PAS136 mutants have a wild type number of pharynx muscle cells

The mutant worms of the PAS136 strains appear to have gaps between muscle cells that are not normally present, which could be the result of some muscle cells not be present at all. To determine if all muscle cells were present in the mutant worms, we introduced a myo-2:GFP:H2B nuclear reporter gene into the PAS136 strain background. Compared to the organized and consistent wild-type pharynx, the nuclei appeared in random locations throughout the mutant pharynx; however, counts of nuclei showed no significant difference between the numbers of muscle cells seen in the two phenotypes (n = 19 mutant, n = 9 wild type, p = 0.82).

PAS77 feed better than PAS136 or PAS252

To investigate the larval lethality PAS77 and PAS136 progeny, we performed a functional assay using OP50 food mixed with fluorescent beads of approximately the same size as the E. coli [26]. PAS77 phenotype worms that fed on Fluoresbrite beads for two hours exhibited beads in both their pharynx and intestine, demonstrating their ability to ingest food normally (Figure 4A, B). However, PAS252 mutant worms with a very similar phenotype did not have beads present in either their pharynx or intestine (Figure 4C, D). Unlike PAS77 worms, in which 12% of worms develop to the L2–L4, PAS252 worms invariably arrest as L1 larvae. The PAS136 phenotype suggests these animals would be incapable to using muscle contractions to ingest food (Figure 4E). Consistent with that hypothesis, no fluorescent beads were found in the intestines of PAS136 larvae (Figure 4F).

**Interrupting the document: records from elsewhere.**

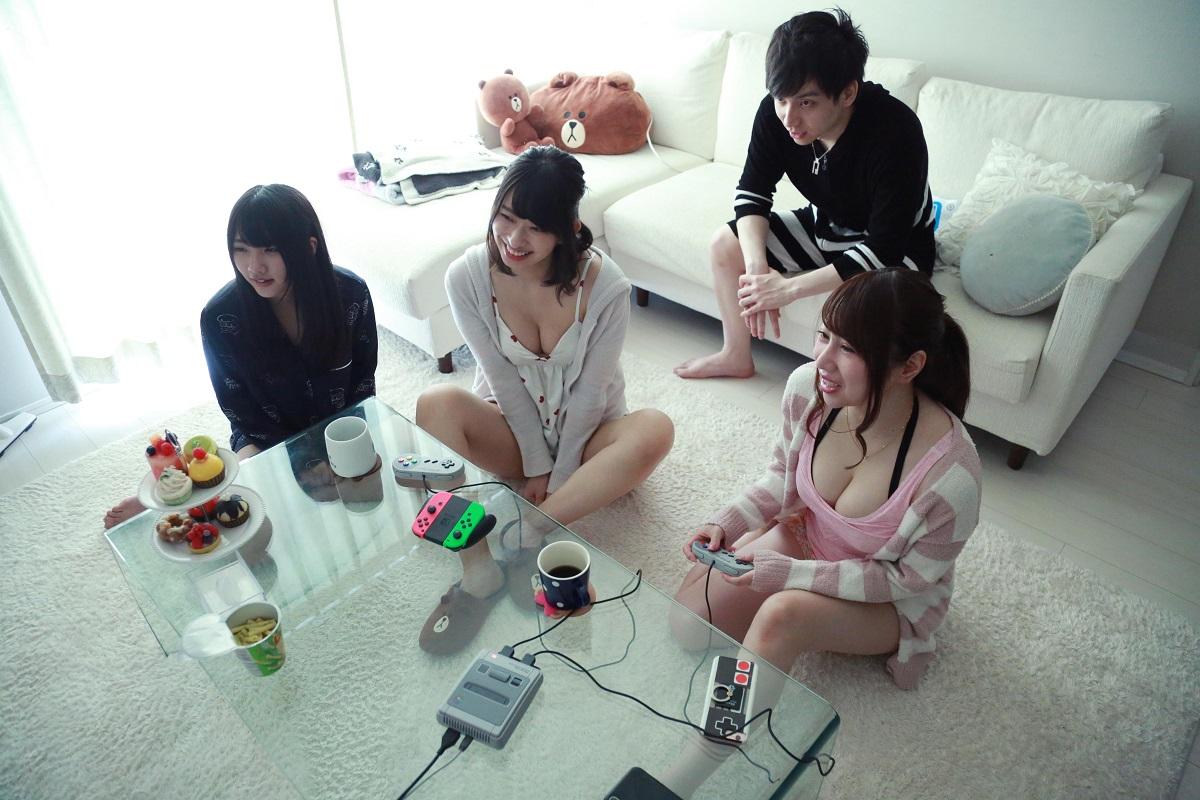 倉持由香さんの家に吉田山(吉田早希)、ゆのしー(水沢柚乃)、プロゲーマーのけんきくんがやって来ました。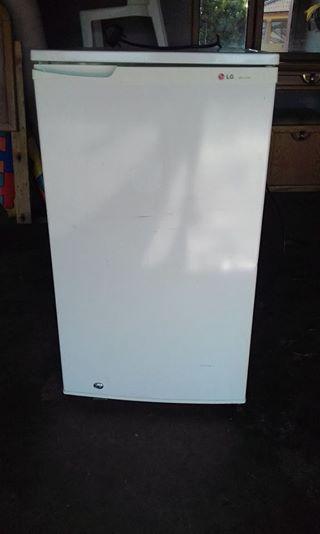 130l lg bar fridge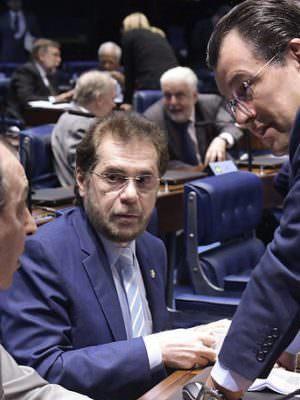 'Cotão' dos senadores do AM custou mais de R$ 626 mil ao contribuinte em 2020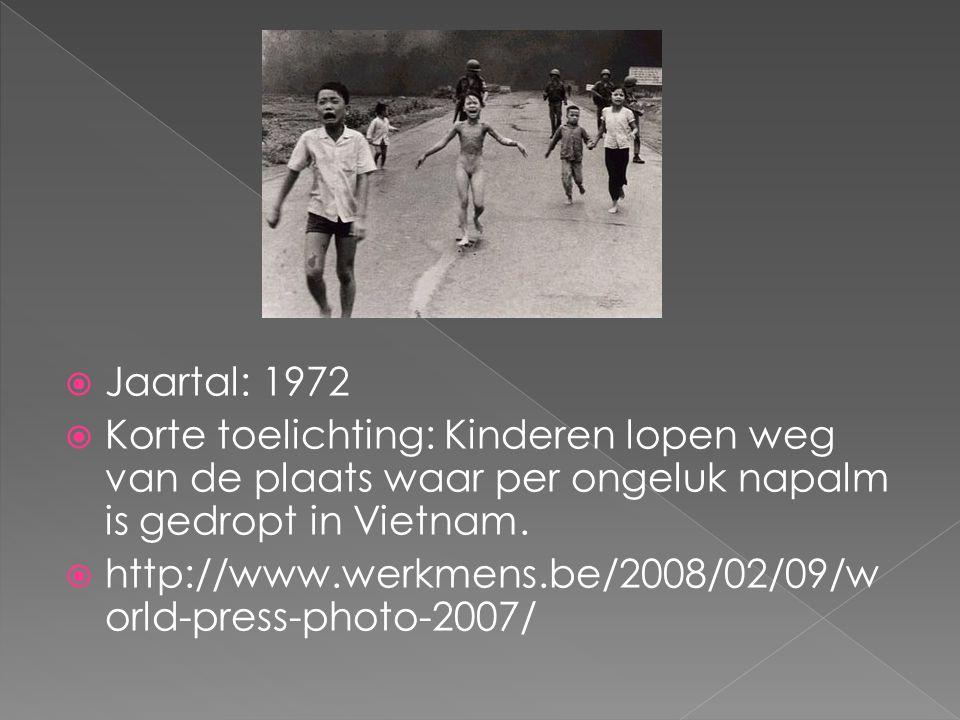  Jaartal: 1972  Korte toelichting: Kinderen lopen weg van de plaats waar per ongeluk napalm is gedropt in Vietnam.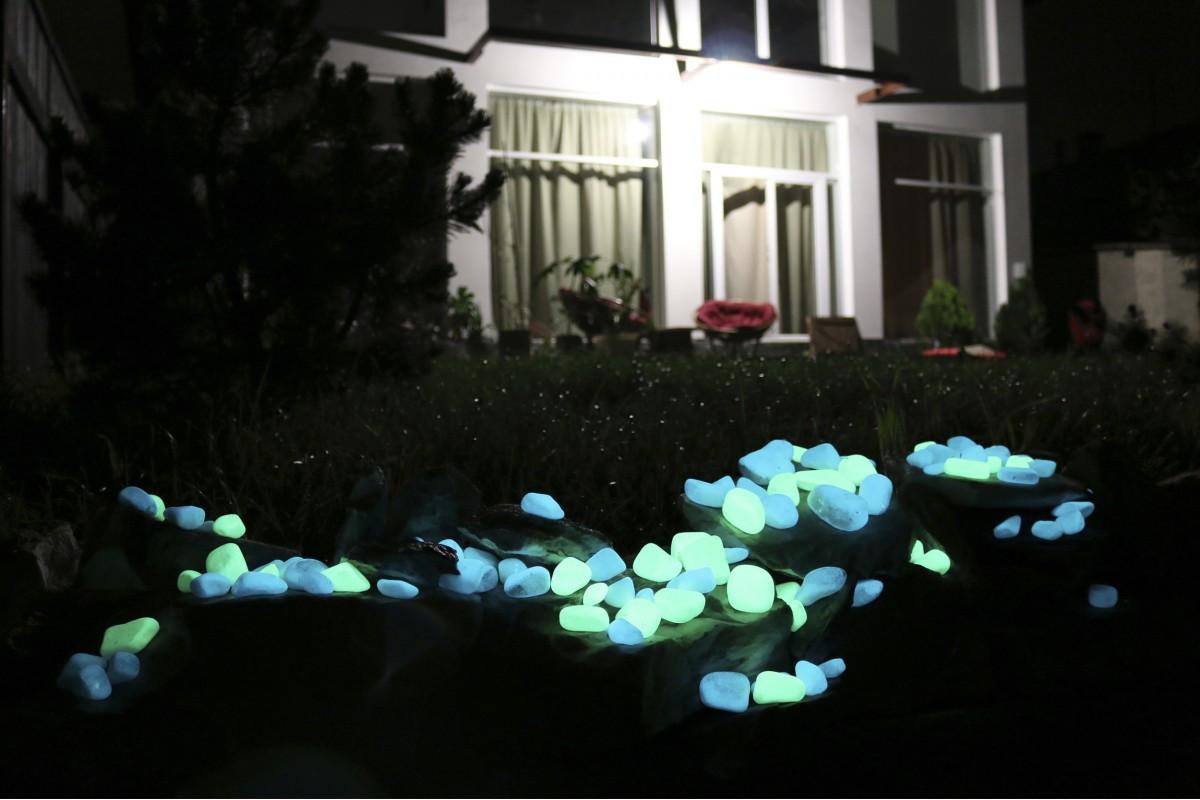 Светильник с люминофором в декоре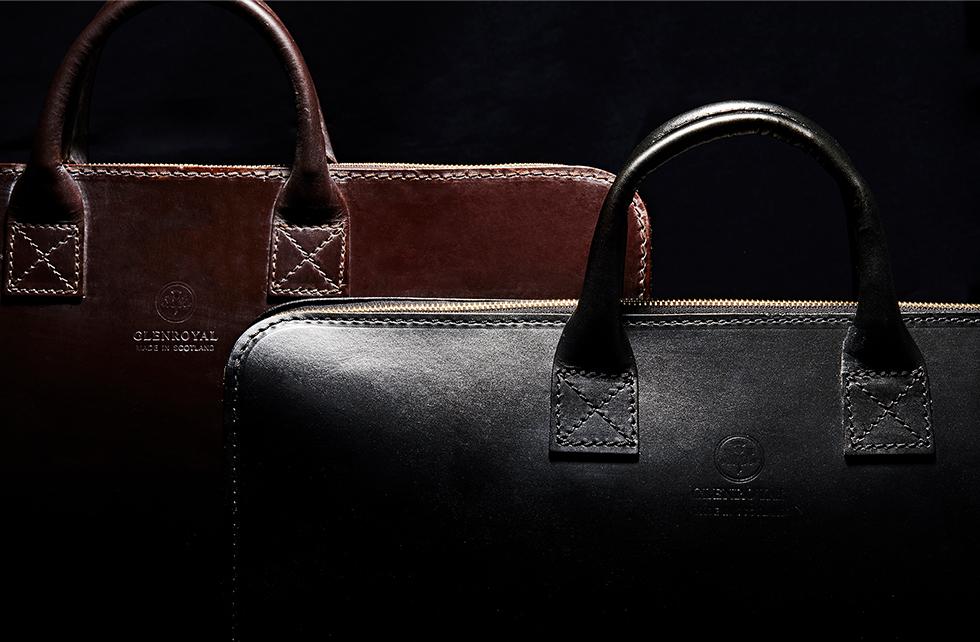 贅沢に1枚革のブライドルレザーで仕立てられたレザーバッグ
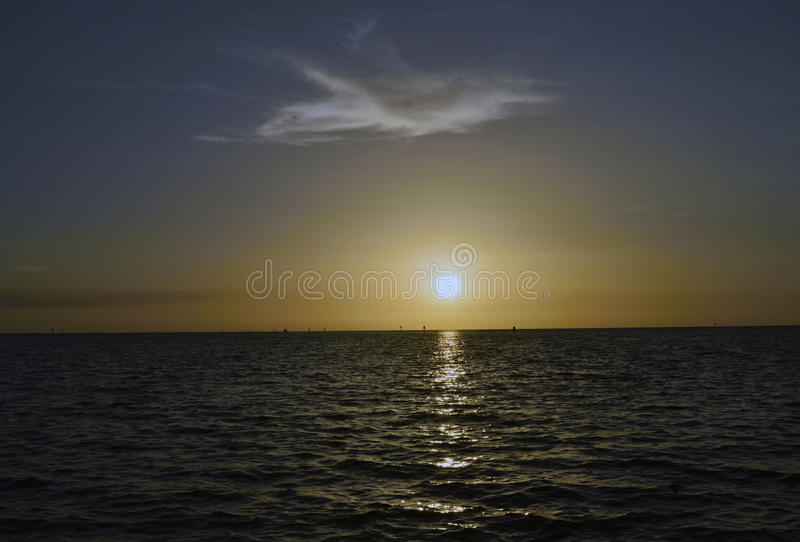 Puesta del sol en la playa del Hudson fotografía de archivo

Figure 4. Fluorescent Microsphere Feeding Assay.

GFP (left column) and Texas Red (right column) epi-fluorescent photography of live worms after being allowed to feed on fluorescent microspheres mixed with OP50. Dotted lines depict the shape of the worm in each panel. (A) PAS77 mutant phenotype with poorly defined pharynx regions. (B) PAS77 animals are able to ingest fluorescent microspheres (arrows). (C) PAS252 has a similar phenotype as PAS77. (D) PAS252 mutants do not ingest fluorescent microspheres. (E) PAS136 mutant phenotype. (F) PAS136 mutant larvae do not show evidence of ingesting food or beads. Some gut auto-fluorescence is detectable.

Other pharynx phenotypes

Mutant PAS87, PAS100, PAS117, PAS132, PAS147, PAS155, and PAS197 are among the strains that manifest a tube-like pharynx (Figure 1C, E, J, and not shown). PAS100, which genetically maps to the right arm of chromosome X near 8 cM, may be missing the cells that makeup the procorpus (Figure 1C). PAS117 and PAS155 also exhibit a notched head phenotype (Figure 1E and not shown). PAS147 lacks of a distinct anterior bulb, but otherwise has generally symmetric pharynx morphology (Figure 1J).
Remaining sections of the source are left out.